Work to be completed: When the listing below reaches the line that has "Erwachsene Ptychosperma salomonense", start reproducing exactly; stop after the line that has "Glasschilderij Orchidee |", and drop the pictures.

Task data:
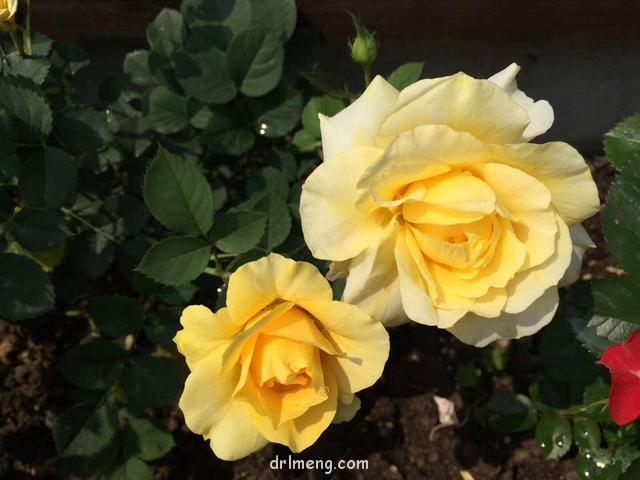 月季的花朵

==

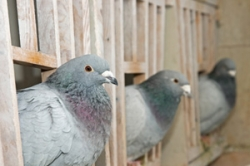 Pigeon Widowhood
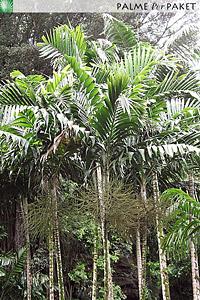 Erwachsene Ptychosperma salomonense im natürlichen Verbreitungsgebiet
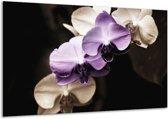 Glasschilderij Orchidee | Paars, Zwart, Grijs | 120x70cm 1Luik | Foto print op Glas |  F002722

...

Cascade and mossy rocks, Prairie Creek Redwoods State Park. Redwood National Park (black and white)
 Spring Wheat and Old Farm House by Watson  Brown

Exercise response:
 Erwachsene Ptychosperma salomonense im natürlichen Verbreitungsgebiet
 Glasschilderij Orchidee | Paars, Zwart, Grijs | 120x70cm 1Luik | Foto print op Glas |  F002722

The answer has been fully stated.